Selon Sheena Josselyn, professeure de psychologie et de physiologie à l'université de Toronto (Canada), qui n'a pas participé à l'étude, les derniers résultats obtenus par M. Ryan renforcent l'idée que de nombreux troubles de la mémoire peuvent être dus à l'incapacité de réactiver les cellules mémorielles spécialisées dans le cerveau. "Ces résultats ont des implications importantes pour la mémoire et les troubles de la mémoire chez les personnes tout au long de leur vie", explique Sheena Josselyn. Mais la pertinence des résultats pour l'homme doit être étudiée plus avant, ajoute-t-elle.
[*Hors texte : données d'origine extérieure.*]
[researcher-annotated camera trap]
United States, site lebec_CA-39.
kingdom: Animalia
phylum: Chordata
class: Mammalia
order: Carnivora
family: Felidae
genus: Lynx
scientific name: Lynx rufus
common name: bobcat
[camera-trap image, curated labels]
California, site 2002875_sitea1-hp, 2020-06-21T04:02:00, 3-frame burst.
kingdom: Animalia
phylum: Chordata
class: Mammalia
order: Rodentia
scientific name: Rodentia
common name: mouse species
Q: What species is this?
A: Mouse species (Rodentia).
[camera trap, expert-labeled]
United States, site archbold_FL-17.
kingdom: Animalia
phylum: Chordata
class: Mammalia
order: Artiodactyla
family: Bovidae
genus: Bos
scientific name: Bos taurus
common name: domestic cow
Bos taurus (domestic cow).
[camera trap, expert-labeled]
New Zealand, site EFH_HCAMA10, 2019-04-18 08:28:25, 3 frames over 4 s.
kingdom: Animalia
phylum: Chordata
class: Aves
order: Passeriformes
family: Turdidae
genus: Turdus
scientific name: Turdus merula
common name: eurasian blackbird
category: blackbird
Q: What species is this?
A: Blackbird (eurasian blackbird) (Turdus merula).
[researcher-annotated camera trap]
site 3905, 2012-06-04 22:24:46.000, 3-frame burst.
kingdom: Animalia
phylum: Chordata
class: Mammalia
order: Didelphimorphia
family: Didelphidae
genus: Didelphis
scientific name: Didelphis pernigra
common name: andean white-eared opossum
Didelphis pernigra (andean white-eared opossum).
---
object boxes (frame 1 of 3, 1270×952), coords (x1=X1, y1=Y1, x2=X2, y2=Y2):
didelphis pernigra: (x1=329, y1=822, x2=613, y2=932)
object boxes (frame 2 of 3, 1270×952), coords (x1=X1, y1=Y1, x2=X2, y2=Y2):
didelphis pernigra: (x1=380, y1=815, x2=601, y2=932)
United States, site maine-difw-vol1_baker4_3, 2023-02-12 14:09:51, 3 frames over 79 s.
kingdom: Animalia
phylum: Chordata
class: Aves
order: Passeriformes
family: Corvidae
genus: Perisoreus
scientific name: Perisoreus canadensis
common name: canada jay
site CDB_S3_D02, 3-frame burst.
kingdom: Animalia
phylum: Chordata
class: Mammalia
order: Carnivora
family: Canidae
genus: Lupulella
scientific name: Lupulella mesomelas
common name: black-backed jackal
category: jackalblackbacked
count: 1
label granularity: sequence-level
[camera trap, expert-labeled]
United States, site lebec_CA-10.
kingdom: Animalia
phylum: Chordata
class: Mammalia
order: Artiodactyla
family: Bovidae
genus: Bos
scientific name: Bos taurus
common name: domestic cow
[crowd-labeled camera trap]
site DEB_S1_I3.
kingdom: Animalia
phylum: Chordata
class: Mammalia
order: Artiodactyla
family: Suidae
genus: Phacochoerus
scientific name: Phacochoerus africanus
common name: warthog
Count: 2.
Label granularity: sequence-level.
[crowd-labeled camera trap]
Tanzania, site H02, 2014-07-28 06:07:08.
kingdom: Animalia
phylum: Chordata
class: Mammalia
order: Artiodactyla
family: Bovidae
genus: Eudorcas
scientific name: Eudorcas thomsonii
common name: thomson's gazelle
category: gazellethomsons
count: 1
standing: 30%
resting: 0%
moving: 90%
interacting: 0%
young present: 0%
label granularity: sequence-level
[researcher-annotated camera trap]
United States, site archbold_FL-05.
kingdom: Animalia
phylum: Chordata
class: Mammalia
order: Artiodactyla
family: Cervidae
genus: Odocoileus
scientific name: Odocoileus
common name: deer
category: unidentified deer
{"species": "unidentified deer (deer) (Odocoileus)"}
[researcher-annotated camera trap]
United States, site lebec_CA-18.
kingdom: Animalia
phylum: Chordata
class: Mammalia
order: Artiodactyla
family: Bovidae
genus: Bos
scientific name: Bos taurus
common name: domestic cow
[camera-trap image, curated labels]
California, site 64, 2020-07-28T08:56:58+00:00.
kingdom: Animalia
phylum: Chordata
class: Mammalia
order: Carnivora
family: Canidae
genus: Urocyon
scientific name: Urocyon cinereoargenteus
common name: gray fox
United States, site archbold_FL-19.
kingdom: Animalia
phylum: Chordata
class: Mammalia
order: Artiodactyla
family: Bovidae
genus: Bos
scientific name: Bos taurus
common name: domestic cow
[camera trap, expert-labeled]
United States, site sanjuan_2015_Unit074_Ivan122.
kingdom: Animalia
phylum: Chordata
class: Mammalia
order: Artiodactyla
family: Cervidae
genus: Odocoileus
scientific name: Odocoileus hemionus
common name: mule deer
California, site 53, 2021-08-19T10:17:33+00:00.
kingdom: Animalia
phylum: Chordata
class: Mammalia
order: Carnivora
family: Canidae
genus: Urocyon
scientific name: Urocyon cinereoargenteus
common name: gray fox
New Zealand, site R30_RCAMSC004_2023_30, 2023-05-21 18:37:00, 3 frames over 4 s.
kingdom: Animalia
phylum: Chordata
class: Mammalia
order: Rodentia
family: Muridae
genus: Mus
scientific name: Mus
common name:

Quoi qu'il en soit, ces travaux "rassemblent des idées issues de diverses recherches - l'activation immunitaire maternelle, la neurobiologie de la formation de la mémoire", déclare André Fenton, professeur de sciences neurales et directeur du Center for Neural Science de l'université de New York, qui n'a pas pris part à la recherche. "C'est une étude intelligente."
Les résultats fournissent également une façon intéressante de réfléchir aux conséquences des agressions neurodéveloppementales telles que l'activation immunitaire maternelle, explique Fenton, qui note que le modèle d'activation immunitaire de l'autisme a "trop de mémoire, si l'on peut dire". De telles conséquences neurobiologiques non régulées, dit-il, peuvent produire ce qui semble être des difficultés d'apprentissage et de mémoire plus tard dans la vie.